W sobotę 8 września w Birmingham w Wielkiej Brytanii odbędzie się pojedynek Amira Khana (32-4, 20 KO) z Samuelem Vargasem (29-3-2, 14 KO). Kolumbijczyk w starciu w wadze półśredniej obiecuje posłać rywala na deski.
Dla Khana będzie to druga walka po dotkliwej porażce z Canelo Alvarezem w maju 2016 i dwuletnim rozbracie z boksem.
Swój pierwszy pojedynek po przerwie "King Khan" stoczył z Philem Lo Greco (28-4, 15 KO) i potrzebował jedynie 39 sekund, aby znokautować Kanadyjczyka. Vargas ostrzegał jednak, że ma wystarczająco siły, aby sprawić niespodziankę na brytyjskiej ziemi.
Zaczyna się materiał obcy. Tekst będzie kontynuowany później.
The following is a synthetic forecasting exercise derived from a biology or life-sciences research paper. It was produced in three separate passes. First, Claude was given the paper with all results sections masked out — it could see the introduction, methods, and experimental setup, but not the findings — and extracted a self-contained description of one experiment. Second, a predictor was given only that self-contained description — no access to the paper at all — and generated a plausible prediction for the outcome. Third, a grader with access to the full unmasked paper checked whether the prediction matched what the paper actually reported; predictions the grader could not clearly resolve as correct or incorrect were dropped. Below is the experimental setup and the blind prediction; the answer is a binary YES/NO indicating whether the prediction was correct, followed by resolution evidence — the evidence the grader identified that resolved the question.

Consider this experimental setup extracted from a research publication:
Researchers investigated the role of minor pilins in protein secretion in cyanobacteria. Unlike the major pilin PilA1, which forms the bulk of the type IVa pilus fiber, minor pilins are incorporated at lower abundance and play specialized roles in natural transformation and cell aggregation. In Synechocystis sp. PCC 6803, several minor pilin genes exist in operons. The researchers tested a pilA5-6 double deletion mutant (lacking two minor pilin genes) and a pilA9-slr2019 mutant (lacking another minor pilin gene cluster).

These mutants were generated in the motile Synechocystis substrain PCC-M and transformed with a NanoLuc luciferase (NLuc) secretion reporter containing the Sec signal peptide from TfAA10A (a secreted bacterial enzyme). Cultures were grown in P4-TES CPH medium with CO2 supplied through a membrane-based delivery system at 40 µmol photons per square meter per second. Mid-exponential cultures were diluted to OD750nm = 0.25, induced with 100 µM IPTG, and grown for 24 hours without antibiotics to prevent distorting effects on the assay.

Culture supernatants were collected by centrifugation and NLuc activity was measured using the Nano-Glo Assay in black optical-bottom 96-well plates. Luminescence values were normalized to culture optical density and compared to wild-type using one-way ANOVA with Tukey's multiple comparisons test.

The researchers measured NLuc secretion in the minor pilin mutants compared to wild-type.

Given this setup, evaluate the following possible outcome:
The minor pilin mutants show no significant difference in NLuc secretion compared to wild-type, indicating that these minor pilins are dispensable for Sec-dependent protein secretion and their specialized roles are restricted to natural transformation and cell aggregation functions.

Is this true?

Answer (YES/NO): NO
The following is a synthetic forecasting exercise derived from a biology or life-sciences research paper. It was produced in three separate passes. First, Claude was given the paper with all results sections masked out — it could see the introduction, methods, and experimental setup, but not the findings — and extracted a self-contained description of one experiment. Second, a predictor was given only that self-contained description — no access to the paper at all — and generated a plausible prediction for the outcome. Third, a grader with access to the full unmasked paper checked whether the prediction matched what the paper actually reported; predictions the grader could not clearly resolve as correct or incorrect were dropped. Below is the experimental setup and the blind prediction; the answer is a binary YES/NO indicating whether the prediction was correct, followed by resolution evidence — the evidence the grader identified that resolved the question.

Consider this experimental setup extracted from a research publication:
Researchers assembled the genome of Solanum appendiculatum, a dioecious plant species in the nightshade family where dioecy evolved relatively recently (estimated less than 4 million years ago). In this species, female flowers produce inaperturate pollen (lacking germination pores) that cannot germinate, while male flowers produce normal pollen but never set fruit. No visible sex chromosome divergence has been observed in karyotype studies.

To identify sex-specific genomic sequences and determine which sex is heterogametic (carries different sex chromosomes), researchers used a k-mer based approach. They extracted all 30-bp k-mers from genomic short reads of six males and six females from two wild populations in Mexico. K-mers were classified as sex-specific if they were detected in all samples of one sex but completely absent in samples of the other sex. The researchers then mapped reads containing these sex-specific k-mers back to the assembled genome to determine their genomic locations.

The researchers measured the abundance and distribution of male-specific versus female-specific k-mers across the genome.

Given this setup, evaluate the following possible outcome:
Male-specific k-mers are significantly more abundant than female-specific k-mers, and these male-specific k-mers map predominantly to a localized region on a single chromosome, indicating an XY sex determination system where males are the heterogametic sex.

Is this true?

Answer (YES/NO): NO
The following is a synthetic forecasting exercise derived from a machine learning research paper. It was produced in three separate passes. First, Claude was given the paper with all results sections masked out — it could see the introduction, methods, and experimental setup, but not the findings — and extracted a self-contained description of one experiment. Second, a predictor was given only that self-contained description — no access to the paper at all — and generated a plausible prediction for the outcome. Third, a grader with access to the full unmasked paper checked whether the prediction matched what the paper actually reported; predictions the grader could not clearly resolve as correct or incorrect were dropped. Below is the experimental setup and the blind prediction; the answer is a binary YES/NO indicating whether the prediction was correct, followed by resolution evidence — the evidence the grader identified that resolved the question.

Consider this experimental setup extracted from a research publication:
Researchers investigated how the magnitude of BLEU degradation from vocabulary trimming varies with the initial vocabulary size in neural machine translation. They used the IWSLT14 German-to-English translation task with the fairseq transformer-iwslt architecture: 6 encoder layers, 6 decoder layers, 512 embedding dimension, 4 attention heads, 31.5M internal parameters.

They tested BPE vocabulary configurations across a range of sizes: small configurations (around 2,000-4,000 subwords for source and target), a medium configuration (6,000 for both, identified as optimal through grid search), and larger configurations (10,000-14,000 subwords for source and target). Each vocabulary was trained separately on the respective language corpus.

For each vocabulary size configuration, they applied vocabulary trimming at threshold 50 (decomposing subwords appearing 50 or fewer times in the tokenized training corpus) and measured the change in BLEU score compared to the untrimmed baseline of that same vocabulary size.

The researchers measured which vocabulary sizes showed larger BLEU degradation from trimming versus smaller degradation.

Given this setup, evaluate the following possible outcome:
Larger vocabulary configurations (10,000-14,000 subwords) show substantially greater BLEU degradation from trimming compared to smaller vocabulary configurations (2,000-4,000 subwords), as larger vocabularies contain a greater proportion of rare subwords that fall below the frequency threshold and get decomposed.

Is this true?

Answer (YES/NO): NO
Niewątpliwie byłaby to spora niespodzianka. W rekordzie Vargasa, chociaż nie wyglądającym najgorzej na papierze, liczba znanych nawisk nie powala. Doszukamy się tam jedynie:
- Porażki przez TKO w 7. rundzie z Danny Garcią 12 listopada 2016
- Porażki przez TKO w 4. rundzie z Errolem Spencem Jr. 11 kwietnia 2015
Mimo to Vargas zdaje się być bardzo pewnym siebie przed konfrontacją ze znacznie bardziej doświadczonym i utytułowanym przeciwnikiem.
- Jak trafię go w szczęke to będzie leżał, gwarantuję. To staruszek, wiele razy został zraniony i wiele razy był stopowany, muszę tylko raz trafić go w szczękę, lewą albo prawą reką, jak to się uda to jego nogi będą latać po całym ringu, a jeśli dalej będzie stał to zacznę trafiać znowu i znowu.
- Jak spodziewa się kolejnego nokautu w 39 sekund to się zdziwi, wiele razy był nokautowany a my wiemy, że na to jest 36 minut.